Dana’s younger sister Ali (newcomer Abby Quinn) is a high school senior who’s undergoing typical rebellion (drug use, staying out late and premarital sex), while Dana is worried about her dull relationship with her fiancé Ben (Jay Duplass). To stave off boredom, Dana sparks up some action with former flame Nate (Finn Wittrock).

Jenny Slate and Finn Wittrock star in ‘LANDLINE.’ Courtesy of Amazon Studios.

After a drug-fueled evening, Ali finds erotic poetry from her father to another woman on his desktop computer. Determined to find this mystery woman, Ali informs her sister. In turn, Dana confesses her own unfaithfulness. Yelling and heartbreak ensue.

Hollywood’s tales of marriage all too often come from a bitter place. On one hand it’s understandable that filmmakers analyze infidelity — it’s such an intimate and emotional experience. But films about troubled marriages could follow less damaging routes. (Indie films THE WAY WAY BACK and THE DESCENDANTS use adultery as a way to catapult its story into motion.) When the plot doesn’t do the groundwork necessary to give viewers good reasons for such betrayals, like LANDLINE, audiences are loath to invest in the characters.

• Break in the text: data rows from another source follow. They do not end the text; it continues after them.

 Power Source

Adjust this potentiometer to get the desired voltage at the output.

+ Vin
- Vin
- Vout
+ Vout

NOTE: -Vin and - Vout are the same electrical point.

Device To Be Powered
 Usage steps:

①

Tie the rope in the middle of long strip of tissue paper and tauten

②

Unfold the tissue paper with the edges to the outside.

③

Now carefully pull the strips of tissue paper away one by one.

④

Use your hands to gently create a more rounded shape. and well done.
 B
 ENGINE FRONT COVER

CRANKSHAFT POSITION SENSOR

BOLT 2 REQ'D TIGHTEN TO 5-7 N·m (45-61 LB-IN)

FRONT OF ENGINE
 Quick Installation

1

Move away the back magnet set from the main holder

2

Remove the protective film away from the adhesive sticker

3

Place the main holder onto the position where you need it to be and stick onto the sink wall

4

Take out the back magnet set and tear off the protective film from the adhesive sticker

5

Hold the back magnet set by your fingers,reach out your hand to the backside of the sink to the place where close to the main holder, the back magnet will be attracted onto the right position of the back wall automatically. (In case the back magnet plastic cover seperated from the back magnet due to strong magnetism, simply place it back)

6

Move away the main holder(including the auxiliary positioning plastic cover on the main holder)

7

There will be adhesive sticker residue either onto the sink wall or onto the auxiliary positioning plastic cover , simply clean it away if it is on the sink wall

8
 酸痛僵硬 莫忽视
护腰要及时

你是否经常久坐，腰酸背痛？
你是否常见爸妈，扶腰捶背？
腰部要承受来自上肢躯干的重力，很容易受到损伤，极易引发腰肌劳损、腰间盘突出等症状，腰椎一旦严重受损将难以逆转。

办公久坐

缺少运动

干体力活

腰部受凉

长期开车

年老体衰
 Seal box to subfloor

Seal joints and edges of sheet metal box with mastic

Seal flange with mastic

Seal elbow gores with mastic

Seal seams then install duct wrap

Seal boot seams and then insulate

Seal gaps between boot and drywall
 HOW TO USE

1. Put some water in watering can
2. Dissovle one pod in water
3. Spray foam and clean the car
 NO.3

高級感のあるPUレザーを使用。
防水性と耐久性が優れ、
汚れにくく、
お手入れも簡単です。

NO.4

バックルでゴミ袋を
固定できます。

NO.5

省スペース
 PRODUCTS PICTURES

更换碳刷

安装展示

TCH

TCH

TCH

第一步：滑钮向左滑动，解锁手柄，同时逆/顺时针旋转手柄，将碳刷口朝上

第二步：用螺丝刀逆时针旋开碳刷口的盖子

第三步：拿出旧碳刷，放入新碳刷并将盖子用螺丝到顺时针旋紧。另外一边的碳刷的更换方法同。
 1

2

LANDLINE has a few moments of dramatic potency, especially when Dana subtlety shares her fear of accepting her marriage, and the ways it will cement her life to a typical path. Unfortunately, it’s a chore to get through. Ultimately, the movie will make you wish this cynical line had gotten disconnected.

Grade: C-

LANDLINE opens in limited release on Friday. Dallas: Angelika Film Center in Dallas and Plano.